Before turning to that debate, the Court points out a conceptual wrinkle yet to be ironed out in Second Amendment jurisprudence. Heller interpreted “the people” to mean “all members of the political community,” or “persons who are part of a national community,” or simply “all Americans.” 554 U.S. at 580–81 (internal quotation marks and citations omitted); see also United States v.
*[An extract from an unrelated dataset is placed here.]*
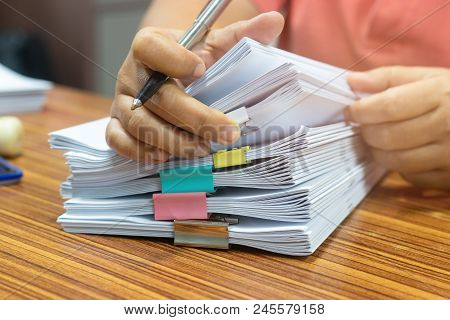 Teacher Hand Holds Pen For Checking Student's Homework Assignment On Table Office. Paper Documents S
Perez-Garcia, 96 F.4th 1166, 1179–80 (9th Cir. 2024) (adopting interpretation of “the people” to mean members of the national community). This seems simple enough, but Heller also commented that the right belonged to “law-abiding, responsible citizens.” 554 U.S. at 635. Courts have debated whether that qualification suggests that only law-abiding and responsible citizens are part of “the people.” As then-Judge Amy Comey Barrett explained the conceptual divide:
There are competing ways of approaching the constitutionality of gun dispossession laws. Some maintain that there are certain groups of people—for example, violent felons—who fall entirely outside the Second Amendment's scope․ Others maintain that all people have the right to keep and bear arms but that history and tradition support Congress's power to strip certain groups of that right.
Kanter v. Barr, 919 F.3d 437, 451–52 (7th Cir. 2019) (Barrett, J., dissenting) (citations omitted).
Arguably, Bruen linked the two ideas when it remarked that it was undisputed that petitioners as “two ordinary, law-abiding, adult citizens” were “part of ‘the people’ whom the Second Amendment protects.” Bruen, 597 U.S. at 31–32. And some courts have connected Heller and Bruen’s focus on “ordinary, law-abiding” citizens to the Amendment's definition of “the people.” See, e.g., Medina v. Whitaker, 913 F.3d 152, 159–60 (D.C. Cir. 2019) (holding that a felony conviction removes a person from the scope of the Second Amendment); Binderup v. Att'y Gen., 836 F.3d 336, 357 (3d Cir. 2016) (en banc) (Hardiman, J., concurring in part and concurring in the judgments) (“[T]he Founders understood that not everyone possessed Second Amendment rights. These appeals require us to decide who count among ‘the people’ entitled to keep and bear arms.”), abrogated on other grounds by Bruen, 597 U.S. at 17.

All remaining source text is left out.